In order to make 32 pigs in a blanket you will need a 14 oz pack of lil’ wieners and two packs of 13 oz (8ct.) crescent rolls. Yes, each pre-made.

Pre-heat the over to 350F and get out two non-stick 12”x18” baking sheets. No need for oiling the sheets, these should detach once cooler and swiped up with a spatula. Ok fine, spray it, just in case.

Pop open the packs and take out the dough. Unroll the dough from its tubular shape and separate the dough wedges. With a knife cut all of the triangular wedges in half keeping a triangular shape. You’ll be left with a pointy slit on one end and a wider on the backside.
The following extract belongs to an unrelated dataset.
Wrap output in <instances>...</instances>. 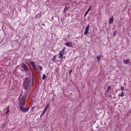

Once finished cutting you can start rolling those pigs in their blankets. Take out one wiener and one wedge, place the lil wiener perpendicular to the wedge at the wide end and roll until the narrow edge is left on top. This should be pretty symmetrical, but be creative. You can’t mess it up. As you finish rolling each, line them up on the pans. They should be uniform with space between each other. They expand about 15% when baking.


Place the sheets into the oven for 12 minutes. At that point check them to see if they’re ready. The kitchen will smell like a pastry and buttery, and the wieners will become golden brown. You may have to leave them be for an extra 3 minutes after checking on them. Also be sure to the inner section against the actual wiener is crispy. Lilly and I had the issue of a doughy inner pasty. Once cooked take out and let cool for 3 minutes.

Remove from the pan and serve with your favorite condiments.